──────── Extracted entries

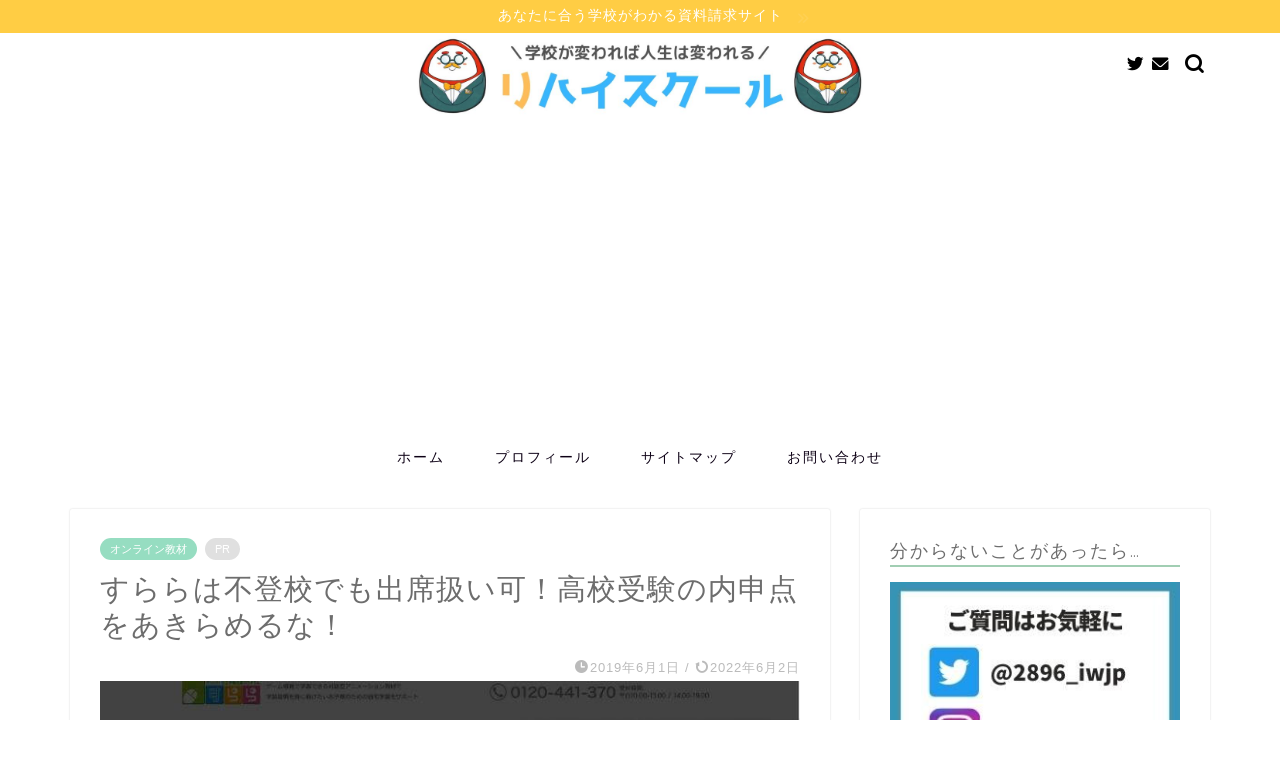

--- FILE ---
content_type: text/html; charset=utf-8
request_url: https://www.google.com/recaptcha/api2/aframe
body_size: 266
content:
<!DOCTYPE HTML><html><head><meta http-equiv="content-type" content="text/html; charset=UTF-8"></head><body><script nonce="ZWLnS1oB0IuySYAy28ErBg">/** Anti-fraud and anti-abuse applications only. See google.com/recaptcha */ try{var clients={'sodar':'https://pagead2.googlesyndication.com/pagead/sodar?'};window.addEventListener("message",function(a){try{if(a.source===window.parent){var b=JSON.parse(a.data);var c=clients[b['id']];if(c){var d=document.createElement('img');d.src=c+b['params']+'&rc='+(localStorage.getItem("rc::a")?sessionStorage.getItem("rc::b"):"");window.document.body.appendChild(d);sessionStorage.setItem("rc::e",parseInt(sessionStorage.getItem("rc::e")||0)+1);localStorage.setItem("rc::h",'1768891678085');}}}catch(b){}});window.parent.postMessage("_grecaptcha_ready", "*");}catch(b){}</script></body></html>

--- FILE ---
content_type: application/javascript; charset=utf-8;
request_url: https://dalc.valuecommerce.com/app3?p=885288189&_s=https%3A%2F%2Fre-highschool.com%2Fsurala%2F&vf=iVBORw0KGgoAAAANSUhEUgAAAAMAAAADCAYAAABWKLW%2FAAAAMklEQVQYVwEnANj%2FAQEWAP9oWSUAspHfAAG%2B8hL%2FAa02AEvruQABbQqK%2F5nO2gCzKJwAGxUPbnc9BoEAAAAASUVORK5CYII%3D
body_size: 1855
content:
vc_linkswitch_callback({"t":"696f251c","r":"aW8lHAAFtAkSv59ICooAHwqKBtTqtA","ub":"aW8lGwAEvvISv59ICooBbQqKBthkuQ%3D%3D","vcid":"FTZRvWs8ZmDKaoRy8Fpn3C081JaikBdSiJPfVB523i9rDJKWYV3y5g","vcpub":"0.373769","approach.yahoo.co.jp":{"a":"2821580","m":"2201292","g":"0c22c5c38a"},"www.omni7.jp":{"a":"2602201","m":"2993472","g":"5dad658a8a"},"paypaystep.yahoo.co.jp":{"a":"2821580","m":"2201292","g":"0c22c5c38a"},"jtb.co.jp":{"a":"2549714","m":"2161637","g":"9a4b6afab9","sp":"utm_source%3Dvcdom%26utm_medium%3Daffiliate"},"tabelog.com":{"a":"2797472","m":"3366797","g":"1ea4e1878a"},"l":4,"7netshopping.jp":{"a":"2602201","m":"2993472","g":"5dad658a8a"},"paypaymall.yahoo.co.jp":{"a":"2821580","m":"2201292","g":"0c22c5c38a"},"p":885288189,"s":3385443,"dom.jtb.co.jp":{"a":"2549714","m":"2161637","g":"9a4b6afab9","sp":"utm_source%3Dvcdom%26utm_medium%3Daffiliate"},"beauty.hotpepper.jp":{"a":"2760766","m":"2371481","g":"952894b28a"},"www.jtb.co.jp/kokunai_hotel":{"a":"2549714","m":"2161637","g":"9a4b6afab9","sp":"utm_source%3Dvcdom%26utm_medium%3Daffiliate"},"mini-shopping.yahoo.co.jp":{"a":"2821580","m":"2201292","g":"0c22c5c38a"},"shopping.geocities.jp":{"a":"2821580","m":"2201292","g":"0c22c5c38a"},"www.jtb.co.jp":{"a":"2549714","m":"2161637","g":"9a4b6afab9","sp":"utm_source%3Dvcdom%26utm_medium%3Daffiliate"},"www.jtb.co.jp/kokunai":{"a":"2549714","m":"2161637","g":"9a4b6afab9","sp":"utm_source%3Dvcdom%26utm_medium%3Daffiliate"},"shopping.yahoo.co.jp":{"a":"2821580","m":"2201292","g":"0c22c5c38a"},"7net.omni7.jp":{"a":"2602201","m":"2993472","g":"5dad658a8a"},"www.jtbonline.jp":{"a":"2549714","m":"2161637","g":"9a4b6afab9","sp":"utm_source%3Dvcdom%26utm_medium%3Daffiliate"},"www.jtb.co.jp/kokunai_htl":{"a":"2549714","m":"2161637","g":"9a4b6afab9","sp":"utm_source%3Dvcdom%26utm_medium%3Daffiliate"}})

────────────────

→ Exercise prompt
Transcribe every entry word for word, but omit the pictures.

→ Answer to this task
--- FILE ---
content_type: text/html; charset=utf-8
request_url: https://www.google.com/recaptcha/api2/aframe
body_size: 266
content:
<!DOCTYPE HTML><html><head><meta http-equiv="content-type" content="text/html; charset=UTF-8"></head><body><script nonce="ZWLnS1oB0IuySYAy28ErBg">/** Anti-fraud and anti-abuse applications only. See google.com/recaptcha */ try{var clients={'sodar':'https://pagead2.googlesyndication.com/pagead/sodar?'};window.addEventListener("message",function(a){try{if(a.source===window.parent){var b=JSON.parse(a.data);var c=clients[b['id']];if(c){var d=document.createElement('img');d.src=c+b['params']+'&rc='+(localStorage.getItem("rc::a")?sessionStorage.getItem("rc::b"):"");window.document.body.appendChild(d);sessionStorage.setItem("rc::e",parseInt(sessionStorage.getItem("rc::e")||0)+1);localStorage.setItem("rc::h",'1768891678085');}}}catch(b){}});window.parent.postMessage("_grecaptcha_ready", "*");}catch(b){}</script></body></html>

--- FILE ---
content_type: application/javascript; charset=utf-8;
request_url: https://dalc.valuecommerce.com/app3?p=885288189&_s=https%3A%2F%2Fre-highschool.com%2Fsurala%2F&vf=iVBORw0KGgoAAAANSUhEUgAAAAMAAAADCAYAAABWKLW%2FAAAAMklEQVQYVwEnANj%2FAQEWAP9oWSUAspHfAAG%2B8hL%2FAa02AEvruQABbQqK%2F5nO2gCzKJwAGxUPbnc9BoEAAAAASUVORK5CYII%3D
body_size: 1855
content:
vc_linkswitch_callback({"t":"696f251c","r":"aW8lHAAFtAkSv59ICooAHwqKBtTqtA","ub":"aW8lGwAEvvISv59ICooBbQqKBthkuQ%3D%3D","vcid":"FTZRvWs8ZmDKaoRy8Fpn3C081JaikBdSiJPfVB523i9rDJKWYV3y5g","vcpub":"0.373769","approach.yahoo.co.jp":{"a":"2821580","m":"2201292","g":"0c22c5c38a"},"www.omni7.jp":{"a":"2602201","m":"2993472","g":"5dad658a8a"},"paypaystep.yahoo.co.jp":{"a":"2821580","m":"2201292","g":"0c22c5c38a"},"jtb.co.jp":{"a":"2549714","m":"2161637","g":"9a4b6afab9","sp":"utm_source%3Dvcdom%26utm_medium%3Daffiliate"},"tabelog.com":{"a":"2797472","m":"3366797","g":"1ea4e1878a"},"l":4,"7netshopping.jp":{"a":"2602201","m":"2993472","g":"5dad658a8a"},"paypaymall.yahoo.co.jp":{"a":"2821580","m":"2201292","g":"0c22c5c38a"},"p":885288189,"s":3385443,"dom.jtb.co.jp":{"a":"2549714","m":"2161637","g":"9a4b6afab9","sp":"utm_source%3Dvcdom%26utm_medium%3Daffiliate"},"beauty.hotpepper.jp":{"a":"2760766","m":"2371481","g":"952894b28a"},"www.jtb.co.jp/kokunai_hotel":{"a":"2549714","m":"2161637","g":"9a4b6afab9","sp":"utm_source%3Dvcdom%26utm_medium%3Daffiliate"},"mini-shopping.yahoo.co.jp":{"a":"2821580","m":"2201292","g":"0c22c5c38a"},"shopping.geocities.jp":{"a":"2821580","m":"2201292","g":"0c22c5c38a"},"www.jtb.co.jp":{"a":"2549714","m":"2161637","g":"9a4b6afab9","sp":"utm_source%3Dvcdom%26utm_medium%3Daffiliate"},"www.jtb.co.jp/kokunai":{"a":"2549714","m":"2161637","g":"9a4b6afab9","sp":"utm_source%3Dvcdom%26utm_medium%3Daffiliate"},"shopping.yahoo.co.jp":{"a":"2821580","m":"2201292","g":"0c22c5c38a"},"7net.omni7.jp":{"a":"2602201","m":"2993472","g":"5dad658a8a"},"www.jtbonline.jp":{"a":"2549714","m":"2161637","g":"9a4b6afab9","sp":"utm_source%3Dvcdom%26utm_medium%3Daffiliate"},"www.jtb.co.jp/kokunai_htl":{"a":"2549714","m":"2161637","g":"9a4b6afab9","sp":"utm_source%3Dvcdom%26utm_medium%3Daffiliate"}})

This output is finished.